Rudolph Otto Arend van Holthe tot Echten

Uit Wikipedia, de vrije encyclopedie
Rudolph Otto Arend van Holthe tot Echten (1849-1908)

Rudolph Otto Arend van Holthe tot Echten (Assen, 22 juni 1849 - Emmen, 9 september 1908) was een Nederlandse jurist.

Leven en werk[bewerken | brontekst bewerken]

Jhr. mr. Van Holthe tot Echten was een zoon van de president van het gerechtshof te Assen Pieter Adam van Holthe tot Echten en Petronella Maria Nicolette de Court. Hij studeerde rechten en promoveerde in 1874 aan de universiteit van Leiden. In maart 1876 werd hij griffier bij het kantongerecht van Raalte. In mei 1877 werd hij benoemd tot kantonrechter in Emmen. Naast kantonrechter was hij van 1880 tot 1901 schoolopziener in het arrondissement Emmen. Hij overleed in september 1908 op 59-jarige leeftijd te Emmen.[1]

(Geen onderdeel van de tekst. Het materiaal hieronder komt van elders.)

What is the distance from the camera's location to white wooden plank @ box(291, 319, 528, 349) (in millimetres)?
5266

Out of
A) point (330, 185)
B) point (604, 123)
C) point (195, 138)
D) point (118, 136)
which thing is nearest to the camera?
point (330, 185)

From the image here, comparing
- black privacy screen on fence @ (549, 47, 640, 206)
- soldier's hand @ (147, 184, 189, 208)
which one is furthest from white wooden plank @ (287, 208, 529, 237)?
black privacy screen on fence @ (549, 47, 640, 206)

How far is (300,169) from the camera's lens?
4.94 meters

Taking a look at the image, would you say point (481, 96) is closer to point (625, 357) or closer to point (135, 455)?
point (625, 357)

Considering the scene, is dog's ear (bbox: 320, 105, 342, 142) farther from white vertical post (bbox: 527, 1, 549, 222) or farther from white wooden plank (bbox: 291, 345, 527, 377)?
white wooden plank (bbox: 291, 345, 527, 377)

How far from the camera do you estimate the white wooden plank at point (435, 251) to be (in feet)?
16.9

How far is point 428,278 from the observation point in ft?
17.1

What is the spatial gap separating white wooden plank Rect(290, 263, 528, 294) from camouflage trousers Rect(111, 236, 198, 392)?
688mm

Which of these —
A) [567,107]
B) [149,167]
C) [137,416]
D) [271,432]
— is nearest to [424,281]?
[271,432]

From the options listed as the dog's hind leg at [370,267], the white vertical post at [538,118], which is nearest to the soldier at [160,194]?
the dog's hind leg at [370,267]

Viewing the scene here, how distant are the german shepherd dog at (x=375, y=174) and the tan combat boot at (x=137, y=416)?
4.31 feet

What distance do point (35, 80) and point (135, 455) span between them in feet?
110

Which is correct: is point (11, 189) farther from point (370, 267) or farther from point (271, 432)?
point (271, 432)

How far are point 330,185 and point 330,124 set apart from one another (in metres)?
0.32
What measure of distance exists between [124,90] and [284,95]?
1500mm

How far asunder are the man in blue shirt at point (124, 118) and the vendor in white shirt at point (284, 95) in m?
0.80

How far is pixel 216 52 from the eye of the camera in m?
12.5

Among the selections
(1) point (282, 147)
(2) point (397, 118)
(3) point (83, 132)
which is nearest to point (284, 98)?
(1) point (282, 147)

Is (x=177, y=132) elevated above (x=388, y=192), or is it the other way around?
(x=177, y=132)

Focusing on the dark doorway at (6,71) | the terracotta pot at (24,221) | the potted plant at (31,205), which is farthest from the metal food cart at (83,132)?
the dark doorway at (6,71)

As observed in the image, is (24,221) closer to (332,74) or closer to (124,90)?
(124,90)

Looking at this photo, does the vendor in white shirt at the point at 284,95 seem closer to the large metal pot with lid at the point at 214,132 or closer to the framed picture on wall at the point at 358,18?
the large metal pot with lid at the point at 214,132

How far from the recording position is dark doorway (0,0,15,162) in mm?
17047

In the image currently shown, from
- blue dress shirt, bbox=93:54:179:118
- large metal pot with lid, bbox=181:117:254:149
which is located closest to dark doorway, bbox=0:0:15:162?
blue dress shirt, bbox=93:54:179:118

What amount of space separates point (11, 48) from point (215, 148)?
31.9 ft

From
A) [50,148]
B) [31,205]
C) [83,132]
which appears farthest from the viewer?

Van Holthe tot Echten trouwde op 5 juni 1885 te Emmen met Maria Digna Oosting, dochter van de notaris Sjuck Johannes Oosting en Digna Cornelia Hofstede.

Villa Oosting[bewerken | brontekst bewerken]

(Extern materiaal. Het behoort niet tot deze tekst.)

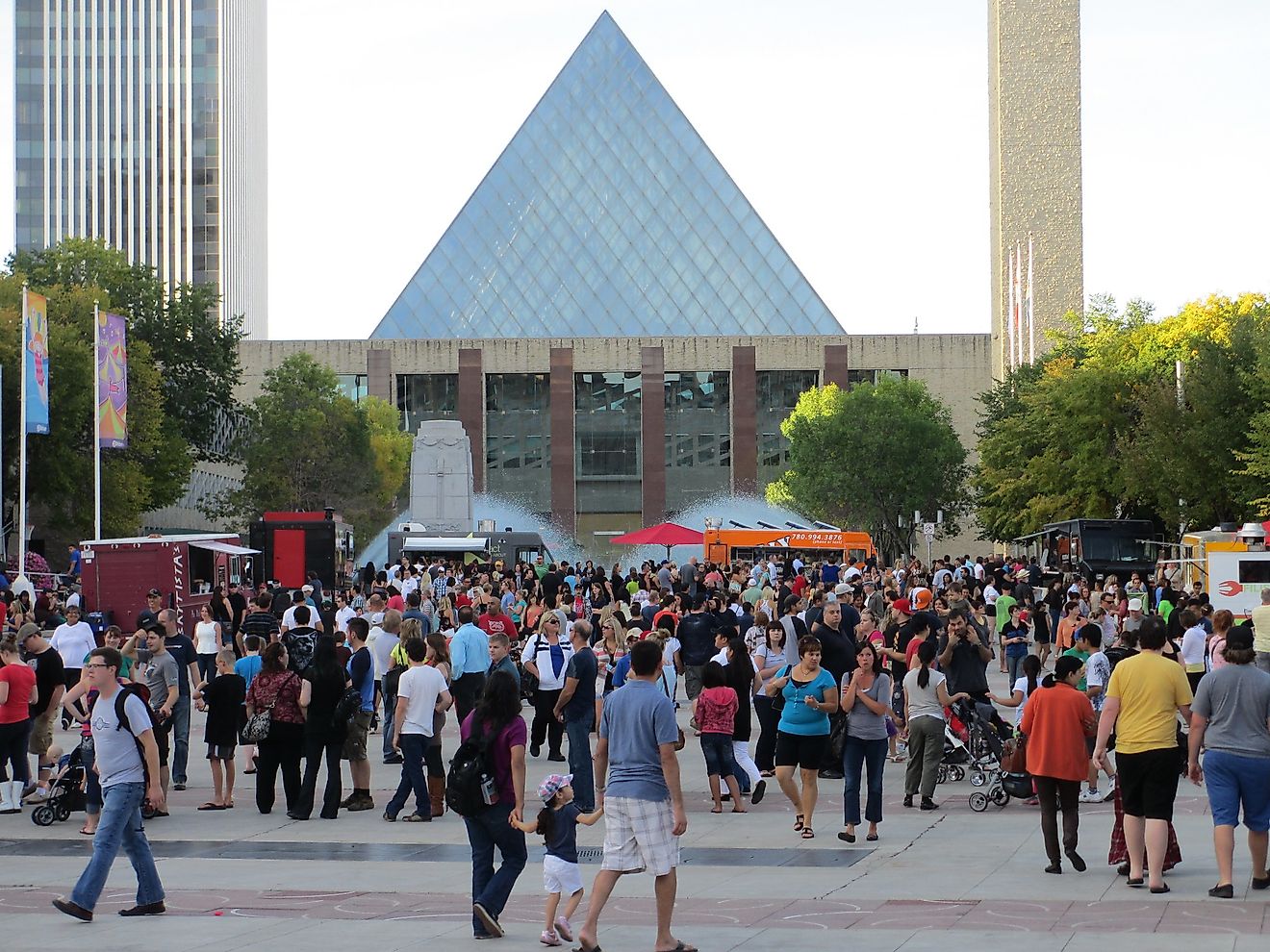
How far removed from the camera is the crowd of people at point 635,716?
883 centimetres

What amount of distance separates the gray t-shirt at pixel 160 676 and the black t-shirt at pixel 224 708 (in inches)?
14.9

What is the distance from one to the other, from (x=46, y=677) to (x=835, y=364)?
233 ft

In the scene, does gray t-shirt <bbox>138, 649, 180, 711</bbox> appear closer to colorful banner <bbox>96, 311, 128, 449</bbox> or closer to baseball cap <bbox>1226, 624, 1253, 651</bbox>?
baseball cap <bbox>1226, 624, 1253, 651</bbox>

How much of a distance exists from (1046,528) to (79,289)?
97.6ft

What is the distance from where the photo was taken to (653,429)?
8444cm

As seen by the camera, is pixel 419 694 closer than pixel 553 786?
No

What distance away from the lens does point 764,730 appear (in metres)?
15.3

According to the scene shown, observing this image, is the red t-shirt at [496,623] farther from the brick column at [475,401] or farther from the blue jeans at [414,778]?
the brick column at [475,401]

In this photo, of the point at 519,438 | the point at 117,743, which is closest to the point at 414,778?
the point at 117,743

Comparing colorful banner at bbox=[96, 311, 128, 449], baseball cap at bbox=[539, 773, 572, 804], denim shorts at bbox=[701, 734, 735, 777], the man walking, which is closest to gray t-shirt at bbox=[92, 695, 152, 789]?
baseball cap at bbox=[539, 773, 572, 804]

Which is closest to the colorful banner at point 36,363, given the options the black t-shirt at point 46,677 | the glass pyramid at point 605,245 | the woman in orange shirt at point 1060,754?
the black t-shirt at point 46,677

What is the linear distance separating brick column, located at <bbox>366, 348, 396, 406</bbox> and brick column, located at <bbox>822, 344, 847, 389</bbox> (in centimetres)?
2092

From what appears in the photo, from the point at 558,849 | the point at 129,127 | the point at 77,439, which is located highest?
the point at 129,127

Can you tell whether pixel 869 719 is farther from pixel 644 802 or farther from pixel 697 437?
pixel 697 437
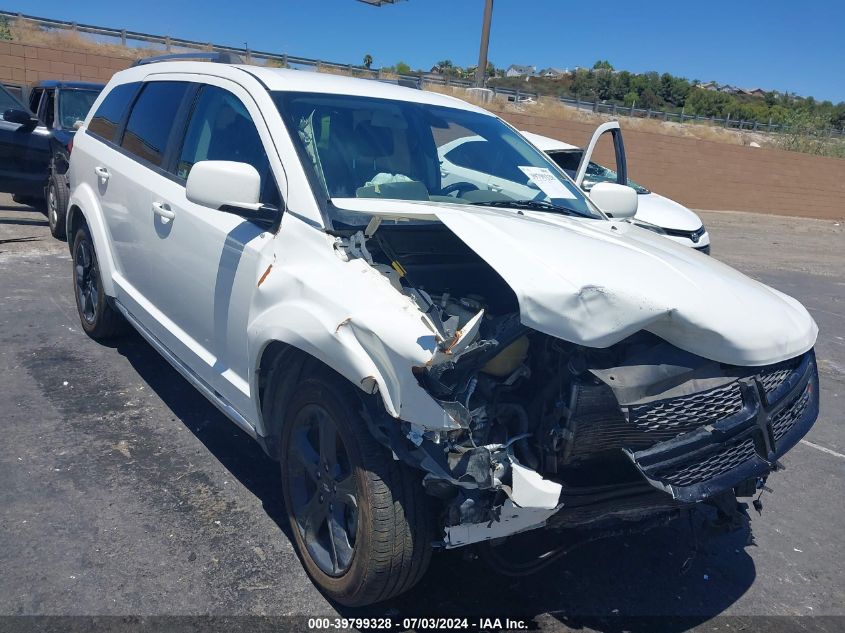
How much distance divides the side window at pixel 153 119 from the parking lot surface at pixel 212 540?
4.97ft

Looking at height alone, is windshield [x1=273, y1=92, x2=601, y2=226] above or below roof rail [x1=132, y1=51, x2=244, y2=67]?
below

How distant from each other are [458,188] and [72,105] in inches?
300

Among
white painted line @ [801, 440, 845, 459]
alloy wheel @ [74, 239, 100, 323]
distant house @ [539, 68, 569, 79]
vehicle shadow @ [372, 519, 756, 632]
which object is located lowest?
vehicle shadow @ [372, 519, 756, 632]

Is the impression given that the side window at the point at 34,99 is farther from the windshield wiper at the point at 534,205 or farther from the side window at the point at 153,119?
the windshield wiper at the point at 534,205

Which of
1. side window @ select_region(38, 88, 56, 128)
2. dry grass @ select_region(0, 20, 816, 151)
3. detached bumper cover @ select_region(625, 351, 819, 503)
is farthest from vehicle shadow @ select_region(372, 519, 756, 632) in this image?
dry grass @ select_region(0, 20, 816, 151)

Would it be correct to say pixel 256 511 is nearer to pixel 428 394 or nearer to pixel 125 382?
pixel 428 394

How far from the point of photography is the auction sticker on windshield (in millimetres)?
3946

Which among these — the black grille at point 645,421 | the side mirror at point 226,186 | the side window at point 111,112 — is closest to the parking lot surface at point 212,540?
the black grille at point 645,421

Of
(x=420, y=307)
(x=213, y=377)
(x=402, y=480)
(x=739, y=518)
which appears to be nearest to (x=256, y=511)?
(x=213, y=377)

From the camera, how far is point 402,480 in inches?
98.6

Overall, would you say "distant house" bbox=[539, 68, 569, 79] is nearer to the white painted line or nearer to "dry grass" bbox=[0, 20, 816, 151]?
"dry grass" bbox=[0, 20, 816, 151]

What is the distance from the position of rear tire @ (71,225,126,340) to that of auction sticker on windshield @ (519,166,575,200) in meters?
2.92

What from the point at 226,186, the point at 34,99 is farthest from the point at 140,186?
the point at 34,99

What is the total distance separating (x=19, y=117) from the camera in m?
8.64
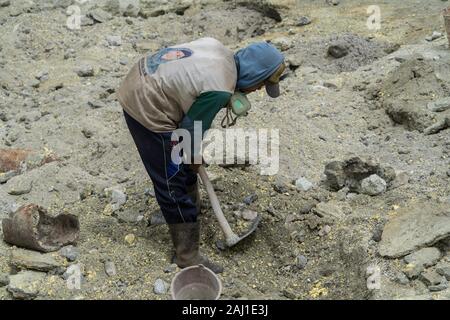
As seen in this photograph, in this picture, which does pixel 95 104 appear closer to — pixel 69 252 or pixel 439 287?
pixel 69 252

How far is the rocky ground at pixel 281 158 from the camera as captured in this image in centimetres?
390

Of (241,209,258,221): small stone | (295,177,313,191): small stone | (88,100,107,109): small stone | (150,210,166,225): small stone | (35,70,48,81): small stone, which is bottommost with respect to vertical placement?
(35,70,48,81): small stone

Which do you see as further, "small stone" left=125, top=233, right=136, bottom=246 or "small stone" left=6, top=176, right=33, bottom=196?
"small stone" left=6, top=176, right=33, bottom=196

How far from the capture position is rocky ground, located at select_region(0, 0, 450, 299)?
3.90 metres

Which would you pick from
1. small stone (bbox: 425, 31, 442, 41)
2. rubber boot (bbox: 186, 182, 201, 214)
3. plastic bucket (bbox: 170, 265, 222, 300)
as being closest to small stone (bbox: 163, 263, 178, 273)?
plastic bucket (bbox: 170, 265, 222, 300)

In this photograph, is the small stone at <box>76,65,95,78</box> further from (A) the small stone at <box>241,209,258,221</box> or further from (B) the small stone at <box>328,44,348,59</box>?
(A) the small stone at <box>241,209,258,221</box>

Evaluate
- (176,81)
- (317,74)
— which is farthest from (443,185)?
(317,74)

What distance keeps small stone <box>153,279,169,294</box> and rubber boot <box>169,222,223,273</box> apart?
0.66 feet

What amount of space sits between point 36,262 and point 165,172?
92cm

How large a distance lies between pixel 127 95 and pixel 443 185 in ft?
6.77

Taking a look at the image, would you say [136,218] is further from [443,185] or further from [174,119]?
[443,185]

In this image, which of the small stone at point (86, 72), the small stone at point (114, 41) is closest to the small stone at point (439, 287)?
the small stone at point (86, 72)

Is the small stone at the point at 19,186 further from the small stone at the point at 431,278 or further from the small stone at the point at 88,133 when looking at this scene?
→ the small stone at the point at 431,278

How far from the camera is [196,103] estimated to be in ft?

Van Holthe tot Echten woonde in Emmen in een villa aan de Hoofdstraat. Dit herenhuis was in 1850 gebouwd door de toenmalige burgemeester van Emmen Lukas Oldenhuis Tonckens. Ook zijn opvolger als burgemeester van Emmen Willem Tijmes gebruikte dit pand aanvankelijk als zijn ambtswoning. Van Holthe tot Echten kocht deze villa direct na zijn komst naar Emmen in 1877 van burgemeester Tijmes. De villa werd in 1939 afgebroken om plaats te maken voor een nieuwe witte villa van de familie Oosting. Later werd dit gebouw gebruikt door de directie van het Noorder Dierenpark en als pannenkoekenrestaurant D' Oude Drommedaar.[2]